To spatially compare the earthquake magnitudes obtained through the FLEM computation (Figs. 7 and 8) and those recorded in the historical–instrumental catalogues (Fig. 9), we realized a map of the earthquake magnitude differences to show for each cell the difference between FLEMs obtained from the length of class A (Fig. 10) and class B (Fig. 11) faults and the magnitudes of historically/instrumentally recorded earthquakes. In the case of class A faults, this comparison (Fig. 10) shows, in general, a difference of Mw≤1.5. By fitting the differences distribution with a Gaussian curve, we obtained a mean of 0.86 with a 2σ (double standard deviation) of 1.47 on FLEMs derived from class A faults (Fig. 12a). The 2σ value is amplified to 1.85 (Fig. 12b) when also considering FLEMs from poorly reliable fault lengths (i.e. difference for class A + B faults in Fig. 12b).

Figure 10Map of the difference between FLEM values (only from class A faults; Fig. 7) and maximum magnitudes from historic or instrumental earthquakes (Fig. 9). Light grey is for cells with no data, whereas dark grey is for cells where the longest faults belong to the class B set. See Fig. 12 for the interpretation of red vs. green cells.

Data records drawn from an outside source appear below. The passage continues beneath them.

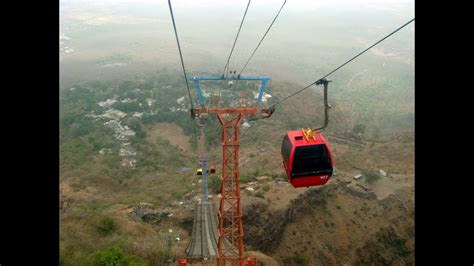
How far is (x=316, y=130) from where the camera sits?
641cm

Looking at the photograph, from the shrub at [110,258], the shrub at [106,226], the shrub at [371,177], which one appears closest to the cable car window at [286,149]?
the shrub at [110,258]

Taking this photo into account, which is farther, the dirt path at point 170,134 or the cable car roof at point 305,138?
the dirt path at point 170,134

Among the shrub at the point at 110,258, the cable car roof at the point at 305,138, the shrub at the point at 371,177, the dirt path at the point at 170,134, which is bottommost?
the shrub at the point at 371,177

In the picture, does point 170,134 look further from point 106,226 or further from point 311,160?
point 311,160

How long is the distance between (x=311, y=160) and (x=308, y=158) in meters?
0.06

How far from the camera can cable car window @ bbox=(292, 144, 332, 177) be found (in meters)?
6.20

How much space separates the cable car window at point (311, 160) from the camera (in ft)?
20.3

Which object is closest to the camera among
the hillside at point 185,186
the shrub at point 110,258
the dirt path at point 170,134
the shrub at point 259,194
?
the shrub at point 110,258

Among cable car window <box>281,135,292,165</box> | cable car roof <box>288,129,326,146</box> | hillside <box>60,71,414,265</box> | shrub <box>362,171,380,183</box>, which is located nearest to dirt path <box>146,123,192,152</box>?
hillside <box>60,71,414,265</box>

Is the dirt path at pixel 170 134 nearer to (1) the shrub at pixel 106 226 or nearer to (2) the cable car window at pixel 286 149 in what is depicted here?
(1) the shrub at pixel 106 226
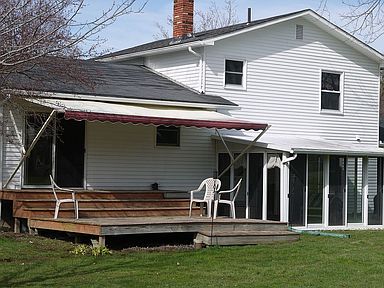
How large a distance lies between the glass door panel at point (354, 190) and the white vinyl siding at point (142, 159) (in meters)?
3.82

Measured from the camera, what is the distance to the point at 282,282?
12500 mm

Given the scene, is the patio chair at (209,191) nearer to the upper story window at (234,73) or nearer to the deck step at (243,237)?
the deck step at (243,237)

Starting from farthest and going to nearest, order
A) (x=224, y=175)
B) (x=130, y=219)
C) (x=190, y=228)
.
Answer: (x=224, y=175), (x=130, y=219), (x=190, y=228)

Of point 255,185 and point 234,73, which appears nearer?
point 255,185

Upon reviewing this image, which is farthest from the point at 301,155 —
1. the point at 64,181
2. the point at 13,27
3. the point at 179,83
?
the point at 13,27

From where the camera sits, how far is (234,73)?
22.9 meters

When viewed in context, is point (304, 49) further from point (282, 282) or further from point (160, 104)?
point (282, 282)

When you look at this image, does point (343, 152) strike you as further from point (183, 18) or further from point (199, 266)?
point (199, 266)

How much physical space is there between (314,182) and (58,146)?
22.5 feet

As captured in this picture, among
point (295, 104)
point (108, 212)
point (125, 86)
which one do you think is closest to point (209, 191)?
point (108, 212)

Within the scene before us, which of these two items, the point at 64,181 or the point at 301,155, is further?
the point at 301,155

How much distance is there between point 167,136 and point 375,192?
20.6 ft

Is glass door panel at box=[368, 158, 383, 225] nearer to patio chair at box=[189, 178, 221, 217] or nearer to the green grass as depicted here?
the green grass

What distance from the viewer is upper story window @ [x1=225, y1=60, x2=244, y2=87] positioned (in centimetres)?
2284
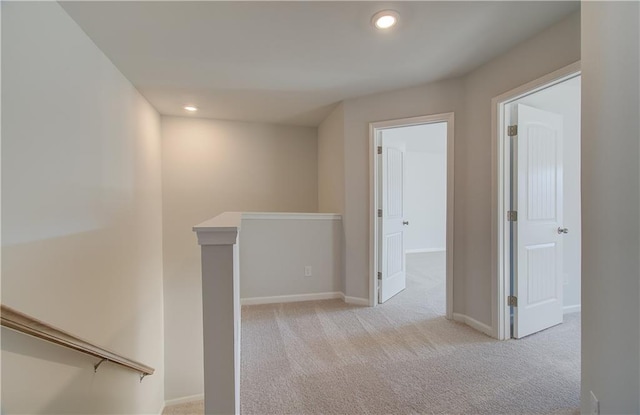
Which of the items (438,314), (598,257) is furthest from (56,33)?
(438,314)

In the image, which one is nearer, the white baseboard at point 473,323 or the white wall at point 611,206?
the white wall at point 611,206

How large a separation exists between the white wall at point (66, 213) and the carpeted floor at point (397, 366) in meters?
1.05

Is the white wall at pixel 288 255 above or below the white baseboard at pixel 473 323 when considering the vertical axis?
above

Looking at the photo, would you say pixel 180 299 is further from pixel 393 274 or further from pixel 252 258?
pixel 393 274

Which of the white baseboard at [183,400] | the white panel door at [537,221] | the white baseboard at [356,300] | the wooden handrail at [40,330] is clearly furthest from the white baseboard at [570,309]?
the white baseboard at [183,400]

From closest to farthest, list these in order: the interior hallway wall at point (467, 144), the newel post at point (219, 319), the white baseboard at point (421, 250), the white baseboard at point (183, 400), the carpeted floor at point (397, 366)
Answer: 1. the newel post at point (219, 319)
2. the carpeted floor at point (397, 366)
3. the interior hallway wall at point (467, 144)
4. the white baseboard at point (183, 400)
5. the white baseboard at point (421, 250)

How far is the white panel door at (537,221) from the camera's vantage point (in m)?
2.15

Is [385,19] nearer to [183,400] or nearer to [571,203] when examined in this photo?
[571,203]

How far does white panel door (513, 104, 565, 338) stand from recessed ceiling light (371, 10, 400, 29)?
1.29 m

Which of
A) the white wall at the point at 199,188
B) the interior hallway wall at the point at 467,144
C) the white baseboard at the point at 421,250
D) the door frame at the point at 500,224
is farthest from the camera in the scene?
the white baseboard at the point at 421,250

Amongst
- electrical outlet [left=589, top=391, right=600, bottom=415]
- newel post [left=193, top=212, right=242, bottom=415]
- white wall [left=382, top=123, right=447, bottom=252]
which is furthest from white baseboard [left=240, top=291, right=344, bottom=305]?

Figure 11Map of the difference between FLEM values (only from class B faults; Fig. 8) and maximum magnitudes from historic or instrumental earthquakes (Fig. 9). Light grey is for cells with no data, whereas light purple is for cells where the longest faults belong to the class A set. See Fig. 12 for the interpretation of red vs. green cells.

Finally, we compared FLEMs with only the strongest earthquakes (Mw≥6.5) in the historical and instrumental catalogues from 1000 CE to 2017 (Fig. 13 and also Table 1). In this case, the difference with the spatially corresponding FLEMs (i.e. same cell) is less than 1.0 and, in most instances, less than 0.4 (Fig. 13a). In particular, the mean difference is 0.09 with a 2σ value of 0.53 (Fig. 13c). Note also that, even when not equal to the spatially corresponding catalogued earthquake magnitudes, many FLEMs still fall within the uncertainty interval (i.e. in Fig. 13b, see the red circles falling along the blue vertical bars) associated with these catalogued magnitudes.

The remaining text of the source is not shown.